The deafening crack of thunder shook the gymnastics floor and rattled me on the bleachers. I prayed that the torrential mid-summer downpour would slow down before we made a run for the car after my daughter’s tumbling lesson. I could feel a thin line of sweat making its way down my back when another huge boom muffled a scream. My daughter was on the ground clutching her dislocated knee as coaches ran towards her. The rest is a blur of rain, orthopedists, and crutches. She was sentenced to time on the couch with a regimen of anti-inflammatories and ice packs.
I tried not to panic about our family vacation, which was less than two weeks away featuring long walking tours, and attempted to hide my anxiety over the puffy black and blue knee. Twenty minutes on, 20 minutes off. I couldn’t breathe.
“Mom, you’re not helping. I can feel your anxiety,” my daughter said.
What else is new?
I would’ve done anything to take away her pain, and clearly, she sensed my weakness, talking me into watching just one or two episodes of “Gilmore Girls.” Ten days and seven seasons later, I learned to appreciate the appeal of binge watching in general, and specifically, the ins and outs of the complex and heart-warming Lorelei and Rory relationship.
“See? They’re just like you and me,” my daughter beamed.
I didn’t see it.
“Minus the teen pregnancy, junk food, and Christmas maybe…” I said.
“But that’s what I mean,” she insisted. “The sarcasm, the laughs, the fun… we’re Lorelei and Rory.”
I still didn’t see it, but I also couldn’t stop watching. There was something highly appealing about this mother-daughter duo, which got me thinking about our own relationship.

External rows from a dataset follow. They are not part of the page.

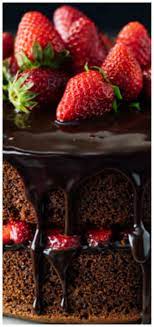 Chocolate Strawberry Cake Recipe Chocolate Strawberry Cake Fresh Strawberry Recipes Strawberry Layer Cakes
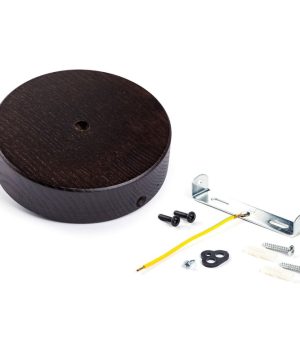 Alternative view of Drevená stropná rozeta pre textilné káble, wenge farba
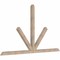 Ekena Millwork Saratoga Smooth Timber Gable Bracket, Douglas Fir, 96"W x 56"H x 3 1/2"D x 3 1/2"F, 14/12 Pitch GBW096X56X0404SAR00SDF - alternate 2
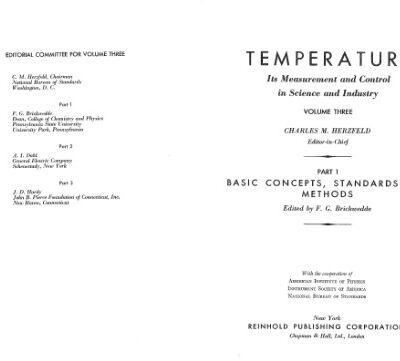 خرید و دانلود نسخه کامل کتاب Temperature: Its Measurement and Control in Science and Industry. Vol. 3, Part 1: Basic Concepts, Standards and Methods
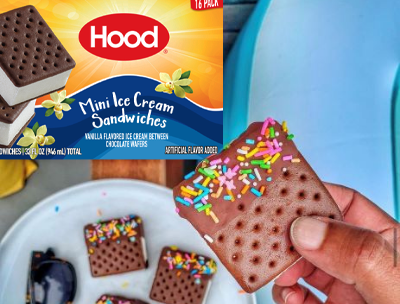 Dipped Ice Cream Sandwiches image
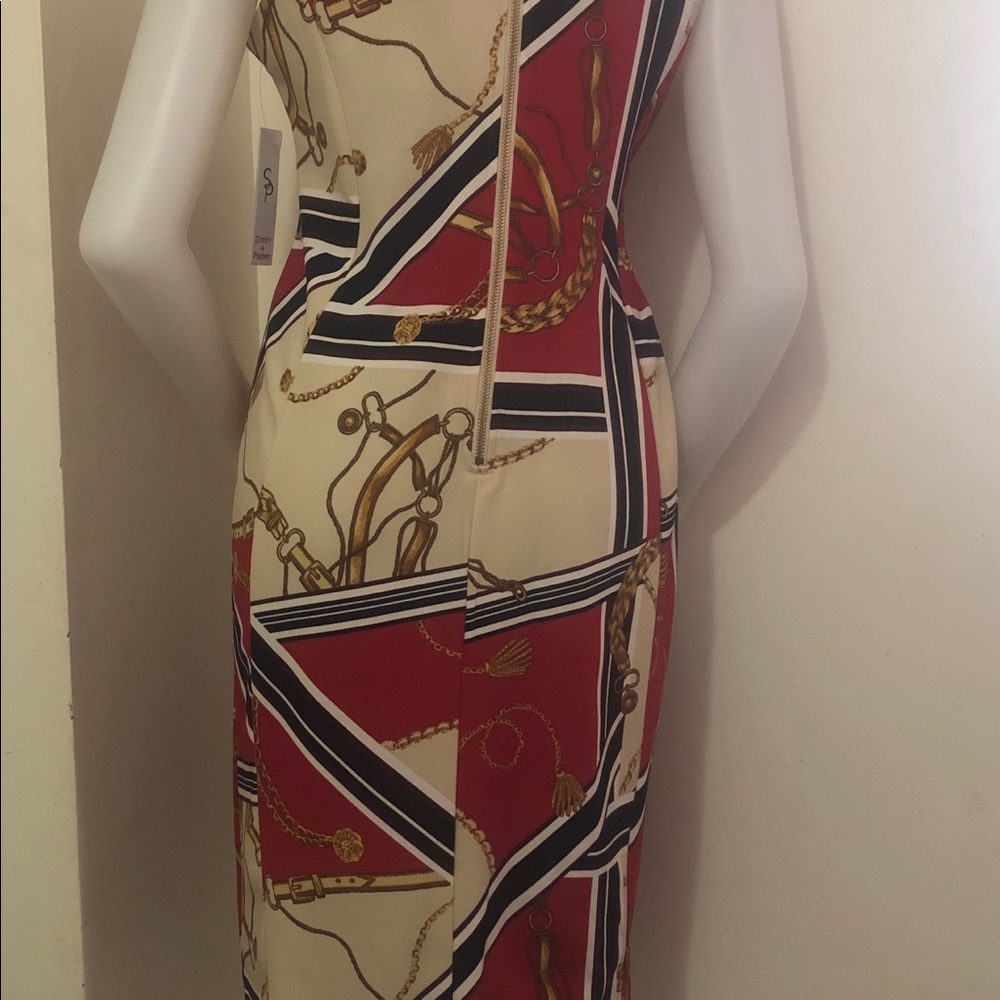 Sleeveless Smart Multi Color Patterned Dress. - image 2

My daughter was not always easy. By the time she was 3 years old, she was a self-declared vegetarian, extremely picky about her clothes, and practically running the preschool. She was exceptionally verbal and unreasonably stubborn. She refused to participate in music lessons because “the music teacher’s voice gives me a headache” and fired the swim instructor because “he’s not the boss of me.” (For the record, I was, and still am, the boss of her, so I taught her how to swim in one afternoon.) Because she was precocious (code word for pain-in-the-ass), she acted like a typical fully-grown teenager by the time she was in sixth grade.
“Thank goodness she’s getting it out of her system early,” I told my friend, who eyed me like a fool. “Wait until she goes to high school,” she warned. And I dreaded it: I’d read the books, watched the movies, and cried with my friends who have older daughters. If this is how she acted at 12, what the heck was I in for?

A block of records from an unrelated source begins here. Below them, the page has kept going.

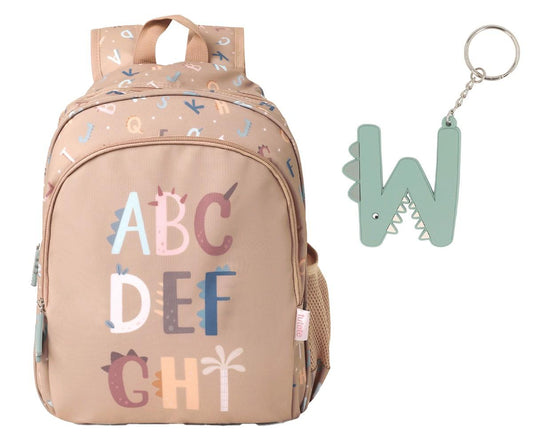 Mochila Escolar Mediana  de la Colección Vuelta al Cole Funny Letters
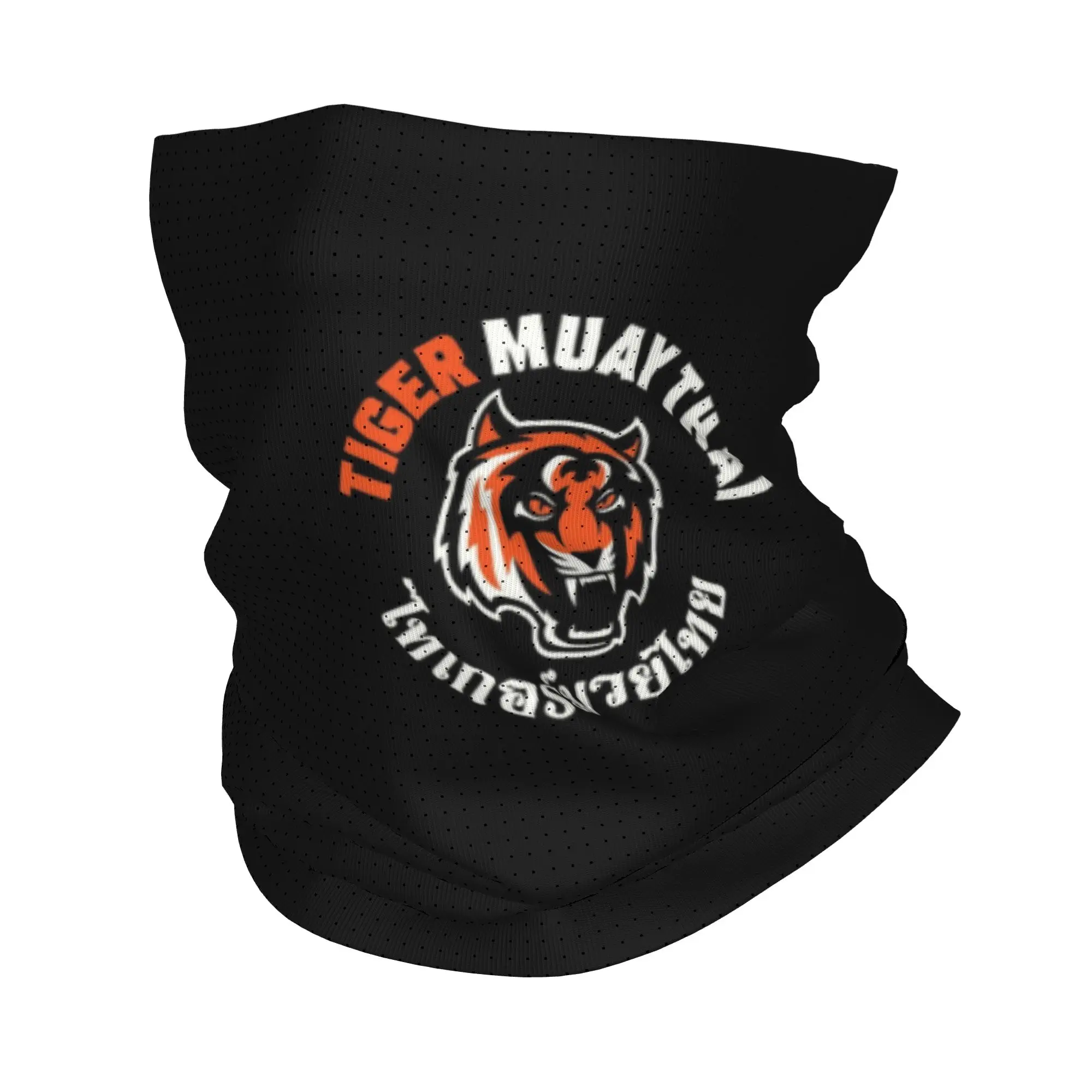 

Custom Tiger Muay Thai Bandana Neck Gaiter UV Protection Face Scarf Cover Thailand Boxing Fighter Headwear Tube Balaclava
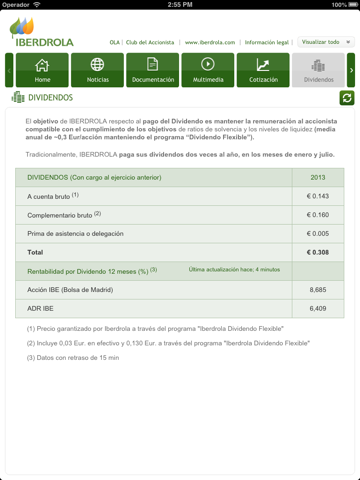 IBERDROLA Relación con Inversores para iPad screenshot 3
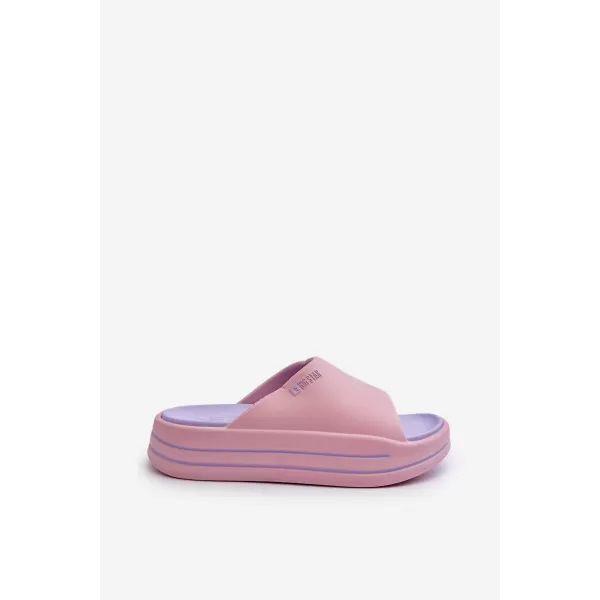  Papuci dama BIG STAR NN274A035 ROZ Pantofi Big Star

I was in for “Gilmore Girls,” but I didn’t yet know it.
When I first watched the show, I failed to see any similarities to my own life, but I was attracted and charmed by the universal truth it presented. The adventures, secret language, knowing glimpses, private jokes, immense love, like, admiration, and mutual respect is palpable. Their relationship creates a huge, soft, safe space in which to land and just be. I realized that that’s exactly what I’d hoped to create for my kid, and her insistence that we resemble Lorelei and Rory confirms that she feels it.

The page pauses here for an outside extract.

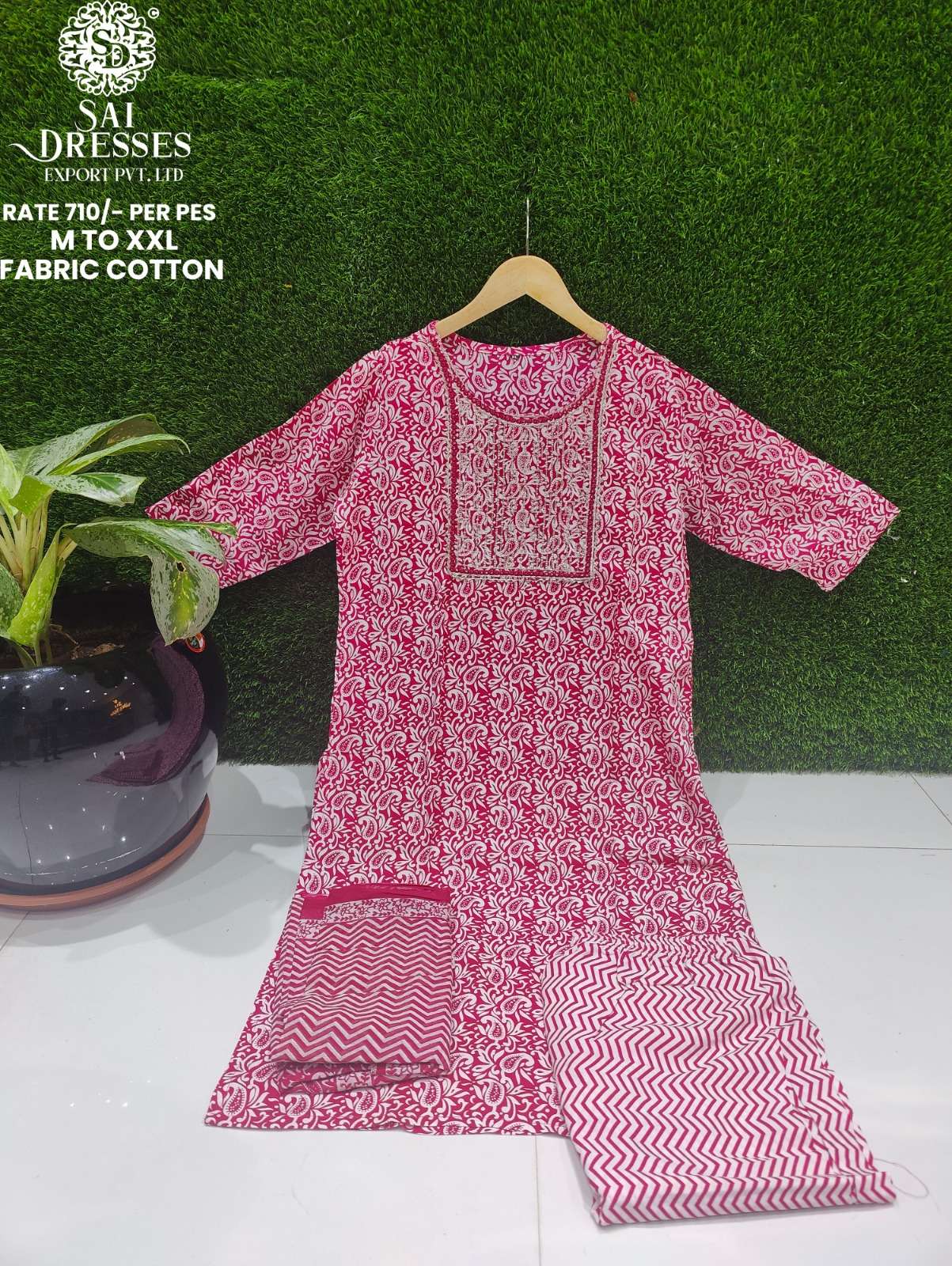 SAI DRESSES PRESENT D.NO 635 READY TO SUMMER WEAR 3 PIECE CONCEPT COMBO COLLECTION IN WHOLESALE RATE IN SURAT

My daughter knows that her secrets are safe with me, and I know that I can confide in her as well. We’ve been accused of having our own special language that starts with a knowing glance, one or two OMGs, and an acknowledgement of something only the two of us find funny, appalling, or even remotely interesting. We have our foods, road trips, and spontaneous adventures and actually carve out time to spend together. We laugh and cry until it hurts, and like the Gilmores, subscribe to the notion that coffee cures everything.
My daughter and I are pumped for the Netflix premiere of the four-part reunion. We’re trying to decide how to maximize the trip back to Stars Hollow: Binge watch? Ration the fun over a number of days? Who am I kidding—we’ll never last. I cherish that my daughter and I share a true friendship, but it’s never been my goal to be her best friend. Like everything in parenting, serendipity is in the stars, and the special moments reside deep in the hollows between them.